The parties are crucial players in the general election, coordinating some activities with the candidates while also spending independently to help them. Both sides also distributed money to state party committees to assist in the race.

Obama is bypassing the public financing system for presidential contests. That burdens him with the continuing need to raise money. McCain has decided to accept $84 million in public financing — and the spending limitations that go with it.

But both men have chosen distinct money paths that seem suited to their circumstances.

The Democratic National Committee has $17.7 million in the bank and Obama has $77.4 million. The Republicans present a mirror image. The Republican National Committee has $76 million in the bank and McCain has given it $18 million of his surplus.

And McCain now has $84 million for the next two months, without exerting any effort.

Obama has been the money leader of the presidential campaign. Overall, he has raised more than $450 million to McCain’s $210 million.

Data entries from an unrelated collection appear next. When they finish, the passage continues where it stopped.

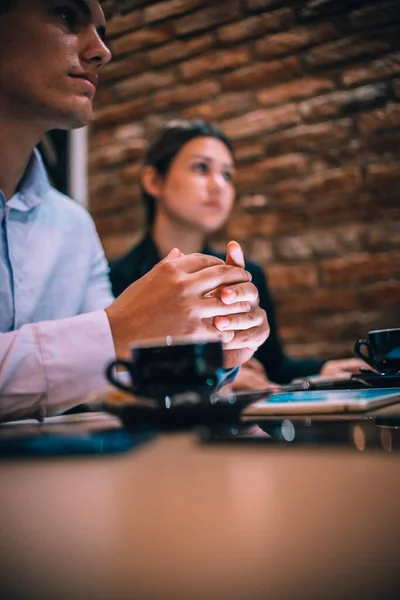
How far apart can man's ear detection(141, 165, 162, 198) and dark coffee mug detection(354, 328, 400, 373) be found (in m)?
1.27

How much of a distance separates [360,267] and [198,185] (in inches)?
24.4

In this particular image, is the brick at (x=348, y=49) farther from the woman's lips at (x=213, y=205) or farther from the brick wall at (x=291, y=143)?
the woman's lips at (x=213, y=205)

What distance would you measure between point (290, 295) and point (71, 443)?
1651mm

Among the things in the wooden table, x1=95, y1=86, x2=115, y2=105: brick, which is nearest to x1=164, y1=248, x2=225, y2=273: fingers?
the wooden table

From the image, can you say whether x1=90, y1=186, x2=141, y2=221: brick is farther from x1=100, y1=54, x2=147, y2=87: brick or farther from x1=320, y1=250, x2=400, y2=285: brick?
x1=320, y1=250, x2=400, y2=285: brick

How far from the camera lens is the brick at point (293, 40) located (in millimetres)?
1488

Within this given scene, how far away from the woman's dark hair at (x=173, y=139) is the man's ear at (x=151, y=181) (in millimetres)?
15

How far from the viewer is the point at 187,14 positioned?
56.7 inches

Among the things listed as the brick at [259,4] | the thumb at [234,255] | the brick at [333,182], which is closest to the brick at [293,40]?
the brick at [259,4]

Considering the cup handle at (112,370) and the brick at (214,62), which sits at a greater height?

Despite the advantage, Obama didn’t shake Hillary Rodham Clinton until the final primary in June, and his race with McCain remains practically a dead heat.

Insofar as money matters in this race, Obama can’t afford to stay even with McCain.

It appears to me, at least, that the Obama campaign was probably planning on a much wider advantage at this point in the race. Obama’s fund raising has been massive, however, since McCain is on a near equal footing with cash, they will both have to be choosing where to spend it very carefully.

Furthermore, McCain is set with the $84 million in public financing without having to lift a finger. No doubt Obama can match or exceed that number in fund raising but it means he has to devote time away from campaigning to raise money. It will be an interesting trade-off to watch.

I continued to hear bits and pieces about McCain attempting to open up a front in New York State since he is not polling completely out of competition in that state. Keep in mind New York went to John Kerry in 2004 by 31 points. Obama currently leads by 13 points on average right now, well within a safe zone but much closer than New York traditionally is for the Democratic candidate.

In a slight conclusion, I have a feeling this campaign will not come down to cash as originally predicted by the media way back when. The debates and policy differences will determine voter sentiment, not TV ads in my opinion. Besides, who actually trusts and/or believes a TV ad from either campaign?